### Directions for this task
For this exercise, reproduce the entries below exactly, but only from the line containing "young present: 0%" through the line containing "genus: Canis", both included.

= = = =

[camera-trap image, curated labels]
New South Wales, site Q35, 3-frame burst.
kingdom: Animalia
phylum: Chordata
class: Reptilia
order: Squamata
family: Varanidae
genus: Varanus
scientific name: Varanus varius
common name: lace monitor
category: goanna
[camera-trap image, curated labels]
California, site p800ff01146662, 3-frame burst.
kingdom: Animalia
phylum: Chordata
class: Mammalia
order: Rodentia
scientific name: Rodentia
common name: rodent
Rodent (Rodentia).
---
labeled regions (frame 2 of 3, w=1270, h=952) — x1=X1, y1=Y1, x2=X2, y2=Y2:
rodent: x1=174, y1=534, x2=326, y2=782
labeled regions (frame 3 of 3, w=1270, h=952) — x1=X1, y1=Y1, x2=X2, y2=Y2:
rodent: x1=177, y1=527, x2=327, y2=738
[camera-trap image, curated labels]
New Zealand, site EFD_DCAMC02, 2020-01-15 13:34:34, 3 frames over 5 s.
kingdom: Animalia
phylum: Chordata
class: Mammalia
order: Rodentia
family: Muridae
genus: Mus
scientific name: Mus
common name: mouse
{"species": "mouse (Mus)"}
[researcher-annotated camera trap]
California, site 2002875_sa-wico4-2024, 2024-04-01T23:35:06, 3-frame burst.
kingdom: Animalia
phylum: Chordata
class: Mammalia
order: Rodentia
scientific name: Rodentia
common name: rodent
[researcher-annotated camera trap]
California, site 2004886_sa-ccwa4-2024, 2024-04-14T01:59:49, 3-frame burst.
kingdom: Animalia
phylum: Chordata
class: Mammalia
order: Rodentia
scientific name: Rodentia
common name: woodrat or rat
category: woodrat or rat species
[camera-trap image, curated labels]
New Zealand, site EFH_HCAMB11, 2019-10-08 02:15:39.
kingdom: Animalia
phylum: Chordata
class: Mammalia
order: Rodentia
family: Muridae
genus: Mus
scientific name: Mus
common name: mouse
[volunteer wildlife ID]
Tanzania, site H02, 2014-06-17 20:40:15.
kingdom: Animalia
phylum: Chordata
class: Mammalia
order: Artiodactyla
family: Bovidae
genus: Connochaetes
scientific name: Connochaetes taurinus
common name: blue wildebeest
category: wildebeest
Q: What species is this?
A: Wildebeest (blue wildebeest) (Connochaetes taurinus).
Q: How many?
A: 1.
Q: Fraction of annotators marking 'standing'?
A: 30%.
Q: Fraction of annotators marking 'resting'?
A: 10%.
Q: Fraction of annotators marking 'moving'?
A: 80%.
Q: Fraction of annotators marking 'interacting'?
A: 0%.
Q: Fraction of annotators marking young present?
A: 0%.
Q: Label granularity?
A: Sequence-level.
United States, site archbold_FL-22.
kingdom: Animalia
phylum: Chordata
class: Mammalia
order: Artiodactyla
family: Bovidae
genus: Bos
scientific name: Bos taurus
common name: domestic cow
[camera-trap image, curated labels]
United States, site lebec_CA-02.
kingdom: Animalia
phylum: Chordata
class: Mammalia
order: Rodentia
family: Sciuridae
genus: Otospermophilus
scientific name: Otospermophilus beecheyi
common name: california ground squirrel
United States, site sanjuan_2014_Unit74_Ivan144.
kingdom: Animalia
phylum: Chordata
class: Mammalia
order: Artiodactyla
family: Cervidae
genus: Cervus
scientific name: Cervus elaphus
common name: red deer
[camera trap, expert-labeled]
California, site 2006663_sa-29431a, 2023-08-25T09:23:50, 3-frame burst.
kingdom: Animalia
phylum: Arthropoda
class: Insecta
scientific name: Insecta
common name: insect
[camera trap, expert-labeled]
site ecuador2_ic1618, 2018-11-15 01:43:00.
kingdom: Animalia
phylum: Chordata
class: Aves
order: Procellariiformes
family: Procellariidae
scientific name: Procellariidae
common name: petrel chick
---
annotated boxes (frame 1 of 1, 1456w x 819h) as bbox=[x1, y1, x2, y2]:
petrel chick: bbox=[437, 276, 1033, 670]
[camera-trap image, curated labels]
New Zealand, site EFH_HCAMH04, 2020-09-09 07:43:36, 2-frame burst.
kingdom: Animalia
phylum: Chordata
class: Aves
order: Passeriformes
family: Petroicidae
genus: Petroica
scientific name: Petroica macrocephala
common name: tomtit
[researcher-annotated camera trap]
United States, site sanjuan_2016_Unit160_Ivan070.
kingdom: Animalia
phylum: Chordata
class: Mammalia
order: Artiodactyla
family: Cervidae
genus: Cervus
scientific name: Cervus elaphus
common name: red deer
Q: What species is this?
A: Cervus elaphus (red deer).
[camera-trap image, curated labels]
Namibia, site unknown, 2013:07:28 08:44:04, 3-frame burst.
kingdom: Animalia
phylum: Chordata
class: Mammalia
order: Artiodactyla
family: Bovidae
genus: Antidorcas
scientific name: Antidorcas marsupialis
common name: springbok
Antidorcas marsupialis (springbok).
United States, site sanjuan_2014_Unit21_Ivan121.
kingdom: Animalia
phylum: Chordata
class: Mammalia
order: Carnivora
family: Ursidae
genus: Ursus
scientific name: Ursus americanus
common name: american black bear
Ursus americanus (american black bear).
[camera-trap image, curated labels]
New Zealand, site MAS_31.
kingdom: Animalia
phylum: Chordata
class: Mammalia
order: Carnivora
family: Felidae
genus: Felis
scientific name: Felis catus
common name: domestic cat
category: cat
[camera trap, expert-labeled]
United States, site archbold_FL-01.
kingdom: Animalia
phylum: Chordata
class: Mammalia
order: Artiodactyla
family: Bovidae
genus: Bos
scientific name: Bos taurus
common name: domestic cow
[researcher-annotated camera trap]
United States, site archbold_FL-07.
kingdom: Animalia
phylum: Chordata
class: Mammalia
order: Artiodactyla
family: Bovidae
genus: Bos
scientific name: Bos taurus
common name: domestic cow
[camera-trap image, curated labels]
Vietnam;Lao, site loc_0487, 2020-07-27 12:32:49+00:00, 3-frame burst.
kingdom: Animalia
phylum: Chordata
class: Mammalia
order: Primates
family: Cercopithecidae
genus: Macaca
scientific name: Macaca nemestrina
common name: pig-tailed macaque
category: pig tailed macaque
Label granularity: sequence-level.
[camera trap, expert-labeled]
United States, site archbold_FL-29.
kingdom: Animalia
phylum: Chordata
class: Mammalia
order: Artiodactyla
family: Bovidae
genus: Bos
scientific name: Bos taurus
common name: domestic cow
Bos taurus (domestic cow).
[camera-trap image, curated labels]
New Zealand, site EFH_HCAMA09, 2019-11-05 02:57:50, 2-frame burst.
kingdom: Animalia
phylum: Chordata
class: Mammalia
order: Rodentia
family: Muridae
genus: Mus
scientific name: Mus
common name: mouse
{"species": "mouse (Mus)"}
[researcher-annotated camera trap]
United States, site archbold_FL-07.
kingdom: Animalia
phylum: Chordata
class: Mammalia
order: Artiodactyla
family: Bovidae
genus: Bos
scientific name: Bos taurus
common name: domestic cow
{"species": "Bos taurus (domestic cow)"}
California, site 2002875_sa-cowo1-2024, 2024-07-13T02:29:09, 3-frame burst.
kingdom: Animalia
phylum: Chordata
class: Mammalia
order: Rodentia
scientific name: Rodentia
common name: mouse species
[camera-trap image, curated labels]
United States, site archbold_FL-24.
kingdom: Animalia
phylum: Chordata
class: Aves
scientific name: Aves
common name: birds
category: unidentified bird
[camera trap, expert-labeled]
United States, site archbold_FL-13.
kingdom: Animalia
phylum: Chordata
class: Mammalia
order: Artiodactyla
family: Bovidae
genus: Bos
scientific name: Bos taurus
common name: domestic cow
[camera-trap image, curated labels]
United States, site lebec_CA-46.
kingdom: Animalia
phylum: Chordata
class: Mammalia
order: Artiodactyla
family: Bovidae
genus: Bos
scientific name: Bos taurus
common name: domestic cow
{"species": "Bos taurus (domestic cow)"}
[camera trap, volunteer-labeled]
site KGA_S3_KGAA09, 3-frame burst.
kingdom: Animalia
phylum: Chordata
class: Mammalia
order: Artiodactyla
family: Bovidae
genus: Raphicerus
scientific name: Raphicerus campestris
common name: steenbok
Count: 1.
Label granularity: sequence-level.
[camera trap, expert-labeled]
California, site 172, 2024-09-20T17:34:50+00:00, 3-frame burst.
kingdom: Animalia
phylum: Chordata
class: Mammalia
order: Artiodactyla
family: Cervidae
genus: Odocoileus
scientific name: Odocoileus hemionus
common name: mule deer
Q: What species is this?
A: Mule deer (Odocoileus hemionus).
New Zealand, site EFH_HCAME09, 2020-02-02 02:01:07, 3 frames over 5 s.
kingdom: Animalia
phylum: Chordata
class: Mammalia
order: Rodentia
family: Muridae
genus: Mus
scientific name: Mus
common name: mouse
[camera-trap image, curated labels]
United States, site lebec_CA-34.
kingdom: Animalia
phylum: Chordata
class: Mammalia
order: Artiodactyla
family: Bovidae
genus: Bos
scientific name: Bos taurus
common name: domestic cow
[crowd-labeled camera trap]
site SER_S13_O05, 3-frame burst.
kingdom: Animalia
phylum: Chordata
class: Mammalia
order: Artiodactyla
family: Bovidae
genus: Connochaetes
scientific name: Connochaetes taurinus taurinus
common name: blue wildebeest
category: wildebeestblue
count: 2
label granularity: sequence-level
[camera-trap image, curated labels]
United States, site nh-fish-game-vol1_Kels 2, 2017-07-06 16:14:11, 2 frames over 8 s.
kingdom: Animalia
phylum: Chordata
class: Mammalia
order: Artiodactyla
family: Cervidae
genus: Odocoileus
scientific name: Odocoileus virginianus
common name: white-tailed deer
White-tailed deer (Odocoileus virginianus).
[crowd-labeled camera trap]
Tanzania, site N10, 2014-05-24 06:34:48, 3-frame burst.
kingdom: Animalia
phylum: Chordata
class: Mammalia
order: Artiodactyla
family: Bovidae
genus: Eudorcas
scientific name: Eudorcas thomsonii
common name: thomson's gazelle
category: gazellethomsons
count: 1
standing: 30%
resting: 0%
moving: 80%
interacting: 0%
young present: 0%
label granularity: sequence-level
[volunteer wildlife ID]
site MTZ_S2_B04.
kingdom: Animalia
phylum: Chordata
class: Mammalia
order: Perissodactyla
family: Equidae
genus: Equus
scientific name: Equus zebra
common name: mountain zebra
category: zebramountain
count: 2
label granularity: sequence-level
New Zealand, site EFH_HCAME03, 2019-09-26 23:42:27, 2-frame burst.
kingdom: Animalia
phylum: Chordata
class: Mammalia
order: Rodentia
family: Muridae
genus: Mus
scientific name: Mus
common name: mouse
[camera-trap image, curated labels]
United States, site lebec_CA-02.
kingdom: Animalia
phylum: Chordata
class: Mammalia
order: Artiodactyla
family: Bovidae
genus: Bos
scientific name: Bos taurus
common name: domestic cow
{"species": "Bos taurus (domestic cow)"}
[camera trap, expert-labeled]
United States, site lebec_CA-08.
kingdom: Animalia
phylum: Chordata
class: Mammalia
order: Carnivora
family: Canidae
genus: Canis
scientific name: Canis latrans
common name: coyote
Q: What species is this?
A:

= = = =

### Result of this exercise
young present: 0%
label granularity: sequence-level
[volunteer wildlife ID]
site MTZ_S2_B04.
kingdom: Animalia
phylum: Chordata
class: Mammalia
order: Perissodactyla
family: Equidae
genus: Equus
scientific name: Equus zebra
common name: mountain zebra
category: zebramountain
count: 2
label granularity: sequence-level
New Zealand, site EFH_HCAME03, 2019-09-26 23:42:27, 2-frame burst.
kingdom: Animalia
phylum: Chordata
class: Mammalia
order: Rodentia
family: Muridae
genus: Mus
scientific name: Mus
common name: mouse
[camera-trap image, curated labels]
United States, site lebec_CA-02.
kingdom: Animalia
phylum: Chordata
class: Mammalia
order: Artiodactyla
family: Bovidae
genus: Bos
scientific name: Bos taurus
common name: domestic cow
{"species": "Bos taurus (domestic cow)"}
[camera trap, expert-labeled]
United States, site lebec_CA-08.
kingdom: Animalia
phylum: Chordata
class: Mammalia
order: Carnivora
family: Canidae
genus: Canis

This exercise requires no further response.